Segment Start: Exercise passage
The Nosy Employee Strikes Again

The Los Angeles Times recently reported that more than two dozen UCLA Medical Center employees are in the hot seat for illegally accessing Britney Spears’ medical records. The breaches reportedly occurred when Spears was admitted in January.

While the employees were unable to access the troubled pop star’s psychiatric records, they did snoop through records from her previous visits to the facility (including records from when she gave birth to one of her sons). At least 13 employees, none of whom are doctors, will be fired, while 12 others, including several doctors, will be disciplined.

It seems the nosy employee has struck again.

How to Curb the Curiosity?

There is no doubt that privacy can be hard to maintain in the workplace. Have you ever watched Jim or Dwight try to make sales calls on The Office? It seems that nobody’s personal or professional life is protected. Nosy employees love to be a part of everyone’s business, and they love to spread their knowledge down the gossip super-highway. Let’s face it, those UCLA Medical Center employees were not trying to view Spears’ medical records as a part of their continuing medical education.

Here are a few tips to curb curiosity in the workplace and increase your employees productivity.

1. Don’t Tell. Teach your employees to be close-lipped. My mom always said, if you want something to stay secret, then don’t tell…anyone. So, don’t. Also, the juvenile “I’ll tell you, but don’t tell anyone else,” never works. Bottom line, keep it to yourself.
Segment End: Exercise passage
Segment Start: Entries supplied
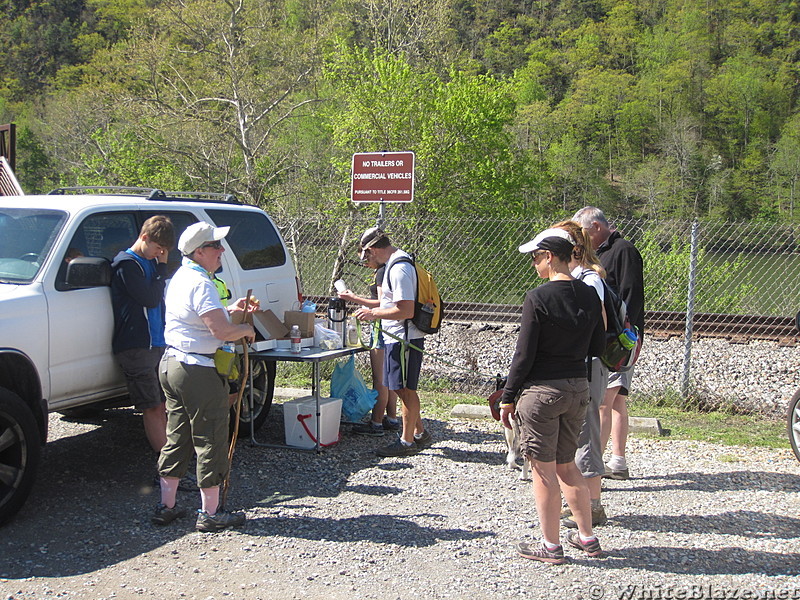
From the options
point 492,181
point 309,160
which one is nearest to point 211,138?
point 309,160

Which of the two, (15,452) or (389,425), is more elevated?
(15,452)

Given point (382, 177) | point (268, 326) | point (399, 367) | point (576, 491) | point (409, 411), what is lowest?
point (409, 411)

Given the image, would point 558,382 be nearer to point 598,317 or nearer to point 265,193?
point 598,317

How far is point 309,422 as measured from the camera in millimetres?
6391

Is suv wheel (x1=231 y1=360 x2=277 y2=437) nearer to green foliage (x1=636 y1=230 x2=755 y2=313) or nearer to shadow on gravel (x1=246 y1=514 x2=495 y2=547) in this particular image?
shadow on gravel (x1=246 y1=514 x2=495 y2=547)

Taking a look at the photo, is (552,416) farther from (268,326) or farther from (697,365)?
(697,365)

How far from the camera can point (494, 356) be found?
983 cm

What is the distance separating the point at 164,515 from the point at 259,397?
232cm

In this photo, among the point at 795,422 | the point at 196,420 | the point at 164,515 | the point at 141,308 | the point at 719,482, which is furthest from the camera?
the point at 795,422

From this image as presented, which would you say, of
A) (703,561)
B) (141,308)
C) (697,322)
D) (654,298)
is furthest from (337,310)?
(654,298)

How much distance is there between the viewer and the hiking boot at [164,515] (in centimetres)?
469

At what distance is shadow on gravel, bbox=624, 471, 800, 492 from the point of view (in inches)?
221

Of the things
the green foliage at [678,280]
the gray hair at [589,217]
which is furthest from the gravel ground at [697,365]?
the gray hair at [589,217]

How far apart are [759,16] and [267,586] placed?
4873 inches
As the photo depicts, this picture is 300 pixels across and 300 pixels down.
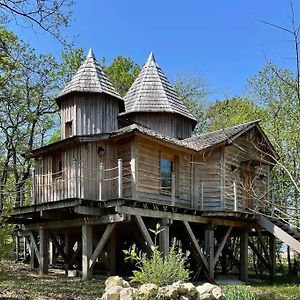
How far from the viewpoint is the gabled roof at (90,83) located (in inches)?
711

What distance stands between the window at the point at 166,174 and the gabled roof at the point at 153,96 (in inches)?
159

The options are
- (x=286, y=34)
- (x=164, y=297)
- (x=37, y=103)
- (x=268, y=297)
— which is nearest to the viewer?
(x=286, y=34)

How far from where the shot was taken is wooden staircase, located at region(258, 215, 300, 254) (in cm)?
1748

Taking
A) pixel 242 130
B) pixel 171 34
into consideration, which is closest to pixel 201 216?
pixel 242 130

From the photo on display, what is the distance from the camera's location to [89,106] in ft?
59.3

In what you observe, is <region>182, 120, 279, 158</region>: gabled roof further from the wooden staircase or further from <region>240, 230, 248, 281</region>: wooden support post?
<region>240, 230, 248, 281</region>: wooden support post

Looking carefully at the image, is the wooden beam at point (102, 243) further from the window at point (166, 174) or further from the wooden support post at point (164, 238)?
the window at point (166, 174)

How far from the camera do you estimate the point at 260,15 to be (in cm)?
570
Segment End: Entries supplied
== Exercise brief ==
Reproduce the nosy-employee article above word for word, from its title through the end of its first tip.

== Solution ==
The Nosy Employee Strikes Again

The Los Angeles Times recently reported that more than two dozen UCLA Medical Center employees are in the hot seat for illegally accessing Britney Spears’ medical records. The breaches reportedly occurred when Spears was admitted in January.

While the employees were unable to access the troubled pop star’s psychiatric records, they did snoop through records from her previous visits to the facility (including records from when she gave birth to one of her sons). At least 13 employees, none of whom are doctors, will be fired, while 12 others, including several doctors, will be disciplined.

It seems the nosy employee has struck again.

How to Curb the Curiosity?

There is no doubt that privacy can be hard to maintain in the workplace. Have you ever watched Jim or Dwight try to make sales calls on The Office? It seems that nobody’s personal or professional life is protected. Nosy employees love to be a part of everyone’s business, and they love to spread their knowledge down the gossip super-highway. Let’s face it, those UCLA Medical Center employees were not trying to view Spears’ medical records as a part of their continuing medical education.

Here are a few tips to curb curiosity in the workplace and increase your employees productivity.

1. Don’t Tell. Teach your employees to be close-lipped. My mom always said, if you want something to stay secret, then don’t tell…anyone. So, don’t. Also, the juvenile “I’ll tell you, but don’t tell anyone else,” never works. Bottom line, keep it to yourself.